Repeatability of genomic and pheotypic bases of speciation

We propose to investigate the repeatability of the genomic and phenotypic bases of speciation, taking advantage of the exceptional potential for natural replication offered by a butterfly ‘suture zone’, a narrow region in Peru where multiple racial hybrid zones between Amazonian and Andean populations of butterfly species coincide.

For eight species in the suture zone, we will:
(1) quantify divergence for ecologically important traits (wing colour pattern, sexual pheromones, microhabitat, hostplants) and measure the contribution of these traits to reproductive isolation, using experimental approaches;
(2) quantify genome-wide patterns of divergence and the genetic architecture of reproductive isolation, based on genomic scans;
(3) identify the genetic bases of trait variation, using genetic mapping (crosses and association mapping) and genome-wide gene annotation on two de novo assembled reference genomes;
(4) analyse the relationships between divergence and reproductive isolation in a comparative framework and compare our findings with those obtained in other Lepidoptera, particularly mimetic butterflies

1- We completed field collection of specimens, except those for karyotypic analyses.
2- Our mate choice experiments (completed) for 4 species show a lot of heterogeneity, with almost absolute assortative mating in 2 species, strong assortative mating in 1 species and no assortative mating in 1 species.
3- Chemical analyses of sexual pheromones (in progress) reveal a wide range of differentiation between subspecies.
4- Quantitative analyses of colour patterns (in progress) reveal a range of phenotypical differentiation in 4 species, sme of which are nearly undistinguishable by butterflies and their predators.
5- Analyses of population structure using RADseq (in progress) show a weak but significant differentiation between subspecies of 1 species.
6- We have started assembling a reference genome for one species (in progress), and we are comparing various strategies, some of which are suited for highly heterozygous genomes.
7- We have started gene differential expression analyses in targeted tissues (in progress), in association with phenotypic differentiation.
8- Karyotype analyses (in progress) in 4 species reveal a high variability i chromosome numbers. A large amount of rearrangements impairs meiosis, and represent a postzygotic barrier to gene flow.
9- Phylogenetic patterns of speciation (in progress) in 2 Ithomiini clades shows the importance of abiotic factors in relation with the geological history of the region, but on going analyses also suggest a role for ecological characters, such as wing colour pattern.

We will carry on:
- Acquiring data (pheromons, wing colour patterns, Karyotypes, RADseq, RNAseq for more tissues, 2nd reference genome)
- Analyzing those data, and previous data (1st reference genome, 1st RADseq libraries)
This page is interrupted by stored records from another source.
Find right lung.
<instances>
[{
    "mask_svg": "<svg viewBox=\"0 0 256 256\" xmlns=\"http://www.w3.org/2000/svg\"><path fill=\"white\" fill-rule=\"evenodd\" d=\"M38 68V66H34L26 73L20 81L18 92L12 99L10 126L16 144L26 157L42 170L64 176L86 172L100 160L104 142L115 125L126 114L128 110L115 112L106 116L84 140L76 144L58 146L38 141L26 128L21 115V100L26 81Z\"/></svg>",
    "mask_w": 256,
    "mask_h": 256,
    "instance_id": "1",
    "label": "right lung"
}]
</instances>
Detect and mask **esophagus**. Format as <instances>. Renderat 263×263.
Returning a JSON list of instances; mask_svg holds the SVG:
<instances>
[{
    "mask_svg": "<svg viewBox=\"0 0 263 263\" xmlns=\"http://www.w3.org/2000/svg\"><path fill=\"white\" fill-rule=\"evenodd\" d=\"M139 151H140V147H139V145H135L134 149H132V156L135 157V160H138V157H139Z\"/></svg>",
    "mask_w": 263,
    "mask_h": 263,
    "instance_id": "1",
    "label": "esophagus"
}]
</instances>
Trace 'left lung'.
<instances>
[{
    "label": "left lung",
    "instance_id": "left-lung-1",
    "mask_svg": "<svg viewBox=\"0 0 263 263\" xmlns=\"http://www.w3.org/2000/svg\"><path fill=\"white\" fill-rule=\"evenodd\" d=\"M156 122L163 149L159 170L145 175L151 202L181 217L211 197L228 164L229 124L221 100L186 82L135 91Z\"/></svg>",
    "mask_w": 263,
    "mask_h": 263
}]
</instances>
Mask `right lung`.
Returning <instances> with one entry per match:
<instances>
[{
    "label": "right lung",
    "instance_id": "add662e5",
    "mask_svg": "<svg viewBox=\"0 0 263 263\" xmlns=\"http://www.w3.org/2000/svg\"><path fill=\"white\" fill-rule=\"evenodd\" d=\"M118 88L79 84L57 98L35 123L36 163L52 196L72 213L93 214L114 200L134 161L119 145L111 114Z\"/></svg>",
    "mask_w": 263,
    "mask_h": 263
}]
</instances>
Articles in peer-reviewed journals
1. Chazot N et al. 2016. Into the Andes: multiple independent colonizations drive montane diversity in the Neotropical clearwing butterflies Godyridina. Molecular Ecology. 25(22):5765–5784
2. de-Silva DL et al. 2017. Northern Andean origin and diversification of the largest ithomiine butterfly genus. Scientific Reports. 7:45966

Oral communications in conferences
1. McClure, M., Monllor, M., Venne, K., Furtos, A., Elias, M. (2017). Does divergent selection predict sexual selection in the adaptive radiation of the tropical butterfly genus Melinaea? Poster presentation at the GRC Speciation meeting, Italy, February 2017
2. McClure, M., Houssin, C., Mahrouche, L., Furtos, A., Elias, M. (2017). Does divergent selection predict sexual selection in the adaptive radiation of the tropical butterfly genus Melinaea? Oral presentation at the International Society of Chemical Ecology meeting, Japan, August 2017
3. Elias M.(2017) The far-reaching implications of mimicry in butterflies. 20th congress of Lepidpterology, Croatia, April 2017

How predictable is evolution? Do species respond in the same way to similar environmental pressures? The question of repeatability is crucial in evolutionary biology because it can inform on the mechanisms generating and shaping diversity and can shed light on how organisms might react in the face of future changes. We propose to investigate the repeatability of the genomic and phenotypic bases of speciation, the ultimate process underlying biodiversity. To this end, we take advantage of the exceptional potential for natural replication offered by a ‘suture zone’, a narrow region where multiple racial hybrid zones of butterfly species coincide at a strong environmental gradient between the Amazon and the Andes. For eight of these species, we will:
(1) quantify divergence for ecologically important traits (wing colour pattern, sexual pheromones, microhabitat, hostplants) and measure the contribution of these traits to reproductive isolation, using experimental approaches;
(2) quantify genome-wide patterns of divergence and the genetic architecture of reproductive isolation, based on genomic scans;
(3) identify the genetic bases of trait variation, using genetic mapping (crosses and association mapping) and genome-wide gene annotation on two de novo assembled reference genomes;
(4) analyse the relationships between divergence and reproductive isolation in a comparative framework and compare our findings with those obtained in other Lepidoptera, particularly mimetic butterflies
Our unique combination of cutting-edge methods in a comparative framework will provide important advances in our understanding of speciation by revealing general patterns and singularities in the speciation process. The project will also provide a large-scale test of existing models of speciation and will contribute to identifying the genomic regions underlying key phenotypic traits.





















Project coordination

Marianne ELIAS (Institut de Systématique et d'Evolution de la Biodiversité)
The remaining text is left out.